DIRECTIONS FOR THIS TASK: The output is the lines below from the one with "scientific name: Aves" through the one with "scientific name: Muntiacus vuquangensis", both included, printed exactly and with no other line.

DATASET CONTENT below:

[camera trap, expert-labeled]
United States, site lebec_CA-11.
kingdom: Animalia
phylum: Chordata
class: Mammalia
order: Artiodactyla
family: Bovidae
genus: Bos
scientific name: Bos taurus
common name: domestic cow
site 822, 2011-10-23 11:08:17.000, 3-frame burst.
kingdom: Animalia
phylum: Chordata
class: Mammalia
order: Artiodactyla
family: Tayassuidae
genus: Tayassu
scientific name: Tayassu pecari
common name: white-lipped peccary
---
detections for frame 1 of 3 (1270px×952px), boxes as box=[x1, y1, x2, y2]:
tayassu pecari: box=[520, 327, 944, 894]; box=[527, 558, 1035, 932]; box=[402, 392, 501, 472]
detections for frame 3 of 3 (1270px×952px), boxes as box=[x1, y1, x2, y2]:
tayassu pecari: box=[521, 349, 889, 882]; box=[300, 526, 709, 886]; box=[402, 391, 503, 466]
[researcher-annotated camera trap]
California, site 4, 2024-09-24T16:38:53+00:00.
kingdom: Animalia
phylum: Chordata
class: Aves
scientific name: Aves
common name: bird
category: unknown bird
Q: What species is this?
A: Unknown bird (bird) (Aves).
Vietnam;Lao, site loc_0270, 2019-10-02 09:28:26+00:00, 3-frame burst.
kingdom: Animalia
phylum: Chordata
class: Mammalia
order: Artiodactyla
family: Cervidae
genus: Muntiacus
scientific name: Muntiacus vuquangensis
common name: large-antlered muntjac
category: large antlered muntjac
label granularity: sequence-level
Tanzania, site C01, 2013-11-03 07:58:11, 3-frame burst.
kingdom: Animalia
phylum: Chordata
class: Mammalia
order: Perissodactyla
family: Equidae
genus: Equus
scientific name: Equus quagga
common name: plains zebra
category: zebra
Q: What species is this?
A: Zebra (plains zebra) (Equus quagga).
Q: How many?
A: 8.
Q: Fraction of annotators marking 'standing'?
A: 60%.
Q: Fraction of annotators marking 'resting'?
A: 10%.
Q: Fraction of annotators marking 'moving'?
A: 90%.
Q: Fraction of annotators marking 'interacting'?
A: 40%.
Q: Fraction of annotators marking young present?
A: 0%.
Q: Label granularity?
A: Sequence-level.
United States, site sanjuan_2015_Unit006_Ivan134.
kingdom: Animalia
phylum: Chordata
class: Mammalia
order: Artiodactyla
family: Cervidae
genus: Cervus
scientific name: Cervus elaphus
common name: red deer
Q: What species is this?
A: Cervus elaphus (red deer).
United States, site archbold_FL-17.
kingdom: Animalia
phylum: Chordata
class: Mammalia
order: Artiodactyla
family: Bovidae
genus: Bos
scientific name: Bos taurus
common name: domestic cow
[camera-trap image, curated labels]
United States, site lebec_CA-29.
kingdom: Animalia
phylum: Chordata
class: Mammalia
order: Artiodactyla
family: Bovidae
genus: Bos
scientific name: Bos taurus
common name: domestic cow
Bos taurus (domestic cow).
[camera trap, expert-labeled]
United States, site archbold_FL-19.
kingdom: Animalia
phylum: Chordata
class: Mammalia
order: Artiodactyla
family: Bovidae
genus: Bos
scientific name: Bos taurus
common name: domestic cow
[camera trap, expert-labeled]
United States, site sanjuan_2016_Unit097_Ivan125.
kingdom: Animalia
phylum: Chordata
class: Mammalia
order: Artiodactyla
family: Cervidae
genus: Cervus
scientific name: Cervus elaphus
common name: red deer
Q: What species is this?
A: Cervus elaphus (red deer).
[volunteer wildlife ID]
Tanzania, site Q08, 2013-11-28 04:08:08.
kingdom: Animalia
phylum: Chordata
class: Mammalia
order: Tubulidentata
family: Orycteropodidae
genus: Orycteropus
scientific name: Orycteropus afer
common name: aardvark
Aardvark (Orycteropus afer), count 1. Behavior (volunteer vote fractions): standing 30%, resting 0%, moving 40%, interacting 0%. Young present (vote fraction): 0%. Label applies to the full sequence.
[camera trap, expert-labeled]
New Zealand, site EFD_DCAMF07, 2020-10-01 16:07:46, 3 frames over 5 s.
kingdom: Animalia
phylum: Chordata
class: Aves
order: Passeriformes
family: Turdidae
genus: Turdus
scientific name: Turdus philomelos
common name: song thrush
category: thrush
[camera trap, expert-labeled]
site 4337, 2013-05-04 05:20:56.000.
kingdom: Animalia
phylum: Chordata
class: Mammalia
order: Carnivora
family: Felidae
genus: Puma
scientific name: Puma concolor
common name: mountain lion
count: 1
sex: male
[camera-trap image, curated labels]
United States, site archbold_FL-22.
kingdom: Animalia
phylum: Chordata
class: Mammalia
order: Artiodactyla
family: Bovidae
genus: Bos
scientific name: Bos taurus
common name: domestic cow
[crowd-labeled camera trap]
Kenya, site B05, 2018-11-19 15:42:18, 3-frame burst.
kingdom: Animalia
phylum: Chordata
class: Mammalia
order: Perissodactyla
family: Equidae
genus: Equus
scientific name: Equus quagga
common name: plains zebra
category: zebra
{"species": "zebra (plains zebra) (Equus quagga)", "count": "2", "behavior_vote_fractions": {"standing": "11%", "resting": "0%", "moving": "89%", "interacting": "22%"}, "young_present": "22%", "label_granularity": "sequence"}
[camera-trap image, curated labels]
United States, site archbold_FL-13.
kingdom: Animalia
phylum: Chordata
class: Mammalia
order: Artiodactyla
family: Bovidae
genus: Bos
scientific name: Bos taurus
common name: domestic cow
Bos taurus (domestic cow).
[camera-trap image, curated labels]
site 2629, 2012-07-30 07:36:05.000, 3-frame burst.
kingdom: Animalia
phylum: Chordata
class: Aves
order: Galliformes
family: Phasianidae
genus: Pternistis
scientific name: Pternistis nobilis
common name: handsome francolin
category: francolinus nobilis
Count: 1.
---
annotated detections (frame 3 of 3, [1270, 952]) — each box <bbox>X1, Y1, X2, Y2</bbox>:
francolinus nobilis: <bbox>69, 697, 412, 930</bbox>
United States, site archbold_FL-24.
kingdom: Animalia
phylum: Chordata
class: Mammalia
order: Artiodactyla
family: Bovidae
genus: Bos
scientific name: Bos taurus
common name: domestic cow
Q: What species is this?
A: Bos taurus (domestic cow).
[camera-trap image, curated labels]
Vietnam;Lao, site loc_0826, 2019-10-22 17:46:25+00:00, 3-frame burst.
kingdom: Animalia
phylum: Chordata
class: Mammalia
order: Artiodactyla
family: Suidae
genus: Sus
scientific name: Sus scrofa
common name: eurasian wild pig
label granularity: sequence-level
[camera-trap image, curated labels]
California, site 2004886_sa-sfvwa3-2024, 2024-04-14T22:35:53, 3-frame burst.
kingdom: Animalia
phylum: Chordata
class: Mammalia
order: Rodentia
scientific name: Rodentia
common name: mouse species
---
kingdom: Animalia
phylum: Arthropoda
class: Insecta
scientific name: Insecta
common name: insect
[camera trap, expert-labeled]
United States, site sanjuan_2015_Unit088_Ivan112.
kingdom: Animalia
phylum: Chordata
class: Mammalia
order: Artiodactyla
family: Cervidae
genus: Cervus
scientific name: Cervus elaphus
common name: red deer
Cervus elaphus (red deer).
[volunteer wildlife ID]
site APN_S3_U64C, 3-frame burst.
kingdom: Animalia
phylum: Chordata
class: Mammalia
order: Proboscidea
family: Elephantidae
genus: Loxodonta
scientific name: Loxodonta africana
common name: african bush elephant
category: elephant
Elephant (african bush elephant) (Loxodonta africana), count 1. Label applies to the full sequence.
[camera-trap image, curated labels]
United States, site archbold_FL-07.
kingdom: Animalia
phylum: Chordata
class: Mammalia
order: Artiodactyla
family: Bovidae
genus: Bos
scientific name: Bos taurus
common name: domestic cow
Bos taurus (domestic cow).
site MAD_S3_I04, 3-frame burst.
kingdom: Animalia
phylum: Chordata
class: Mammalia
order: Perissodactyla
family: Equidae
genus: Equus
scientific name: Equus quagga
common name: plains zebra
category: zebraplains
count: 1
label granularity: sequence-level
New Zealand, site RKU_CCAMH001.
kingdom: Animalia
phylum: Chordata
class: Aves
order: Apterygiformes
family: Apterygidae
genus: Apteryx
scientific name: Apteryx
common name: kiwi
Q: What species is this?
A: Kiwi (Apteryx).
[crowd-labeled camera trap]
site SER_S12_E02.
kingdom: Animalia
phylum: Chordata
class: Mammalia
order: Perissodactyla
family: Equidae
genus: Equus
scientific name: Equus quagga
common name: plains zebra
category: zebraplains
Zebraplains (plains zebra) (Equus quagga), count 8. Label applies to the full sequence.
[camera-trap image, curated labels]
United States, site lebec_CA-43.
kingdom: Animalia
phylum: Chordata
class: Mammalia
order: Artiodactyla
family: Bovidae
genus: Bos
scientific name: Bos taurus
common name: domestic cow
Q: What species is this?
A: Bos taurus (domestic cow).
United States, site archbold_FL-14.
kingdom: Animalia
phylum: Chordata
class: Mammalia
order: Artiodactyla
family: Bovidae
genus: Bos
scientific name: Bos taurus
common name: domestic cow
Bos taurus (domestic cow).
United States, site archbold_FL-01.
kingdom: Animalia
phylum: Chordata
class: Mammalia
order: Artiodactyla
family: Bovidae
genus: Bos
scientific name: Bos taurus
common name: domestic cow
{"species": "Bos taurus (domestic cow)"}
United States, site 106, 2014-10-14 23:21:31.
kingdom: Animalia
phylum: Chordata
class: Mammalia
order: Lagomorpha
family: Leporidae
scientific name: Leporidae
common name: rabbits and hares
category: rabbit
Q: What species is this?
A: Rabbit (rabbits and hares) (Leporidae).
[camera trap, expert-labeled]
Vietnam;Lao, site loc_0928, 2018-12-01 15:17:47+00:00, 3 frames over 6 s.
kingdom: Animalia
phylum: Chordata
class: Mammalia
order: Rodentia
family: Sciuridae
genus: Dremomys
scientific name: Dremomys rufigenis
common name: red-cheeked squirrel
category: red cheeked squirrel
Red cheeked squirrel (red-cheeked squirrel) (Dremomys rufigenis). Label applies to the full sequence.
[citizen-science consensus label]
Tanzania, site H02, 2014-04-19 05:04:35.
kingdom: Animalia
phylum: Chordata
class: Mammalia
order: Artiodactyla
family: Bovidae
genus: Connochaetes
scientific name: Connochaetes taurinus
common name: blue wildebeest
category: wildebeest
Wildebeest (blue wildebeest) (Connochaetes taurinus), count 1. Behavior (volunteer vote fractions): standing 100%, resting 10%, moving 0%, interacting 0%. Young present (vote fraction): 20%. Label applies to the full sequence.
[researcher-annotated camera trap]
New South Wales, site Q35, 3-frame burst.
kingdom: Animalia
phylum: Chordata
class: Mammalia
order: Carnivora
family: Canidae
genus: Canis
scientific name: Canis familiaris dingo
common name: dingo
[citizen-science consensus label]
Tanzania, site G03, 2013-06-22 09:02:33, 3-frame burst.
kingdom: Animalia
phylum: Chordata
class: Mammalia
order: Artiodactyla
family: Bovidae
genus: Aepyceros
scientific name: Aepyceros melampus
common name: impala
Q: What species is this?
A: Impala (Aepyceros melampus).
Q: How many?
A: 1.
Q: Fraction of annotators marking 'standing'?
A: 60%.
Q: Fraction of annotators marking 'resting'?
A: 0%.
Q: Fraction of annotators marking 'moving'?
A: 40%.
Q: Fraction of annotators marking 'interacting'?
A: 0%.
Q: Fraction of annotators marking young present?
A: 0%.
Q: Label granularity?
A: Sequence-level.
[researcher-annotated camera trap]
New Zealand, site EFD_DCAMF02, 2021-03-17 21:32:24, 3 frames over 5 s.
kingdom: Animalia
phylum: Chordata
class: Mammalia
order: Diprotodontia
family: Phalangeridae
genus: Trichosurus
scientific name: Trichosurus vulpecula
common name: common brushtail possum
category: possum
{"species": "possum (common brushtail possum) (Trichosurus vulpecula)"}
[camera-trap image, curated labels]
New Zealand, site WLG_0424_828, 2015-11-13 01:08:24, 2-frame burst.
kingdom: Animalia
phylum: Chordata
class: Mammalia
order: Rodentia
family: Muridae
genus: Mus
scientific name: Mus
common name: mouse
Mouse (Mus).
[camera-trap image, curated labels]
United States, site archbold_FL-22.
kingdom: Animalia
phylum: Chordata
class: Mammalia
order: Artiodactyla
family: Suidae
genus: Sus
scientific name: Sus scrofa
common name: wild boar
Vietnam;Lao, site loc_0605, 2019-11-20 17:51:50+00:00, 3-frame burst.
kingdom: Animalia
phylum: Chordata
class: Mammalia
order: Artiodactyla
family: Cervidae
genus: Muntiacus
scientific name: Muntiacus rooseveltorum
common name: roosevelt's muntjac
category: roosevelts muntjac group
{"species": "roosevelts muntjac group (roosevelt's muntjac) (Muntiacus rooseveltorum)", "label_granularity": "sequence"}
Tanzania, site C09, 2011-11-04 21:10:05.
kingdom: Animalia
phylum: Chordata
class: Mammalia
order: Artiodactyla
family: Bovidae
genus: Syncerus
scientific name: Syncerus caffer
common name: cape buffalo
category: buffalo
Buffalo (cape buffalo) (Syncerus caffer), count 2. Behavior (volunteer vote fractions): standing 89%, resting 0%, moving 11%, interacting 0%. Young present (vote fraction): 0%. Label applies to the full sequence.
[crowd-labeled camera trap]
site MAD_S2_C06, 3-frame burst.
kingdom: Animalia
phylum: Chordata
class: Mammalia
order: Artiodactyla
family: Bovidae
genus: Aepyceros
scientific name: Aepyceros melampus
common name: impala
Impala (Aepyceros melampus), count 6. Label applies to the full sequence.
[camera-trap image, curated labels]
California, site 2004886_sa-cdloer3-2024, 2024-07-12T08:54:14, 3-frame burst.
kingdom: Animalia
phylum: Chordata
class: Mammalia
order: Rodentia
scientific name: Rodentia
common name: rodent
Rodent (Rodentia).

End of DATASET CONTENT.

EXERCISE OUTPUT:
scientific name: Aves
common name: bird
category: unknown bird
Q: What species is this?
A: Unknown bird (bird) (Aves).
Vietnam;Lao, site loc_0270, 2019-10-02 09:28:26+00:00, 3-frame burst.
kingdom: Animalia
phylum: Chordata
class: Mammalia
order: Artiodactyla
family: Cervidae
genus: Muntiacus
scientific name: Muntiacus vuquangensis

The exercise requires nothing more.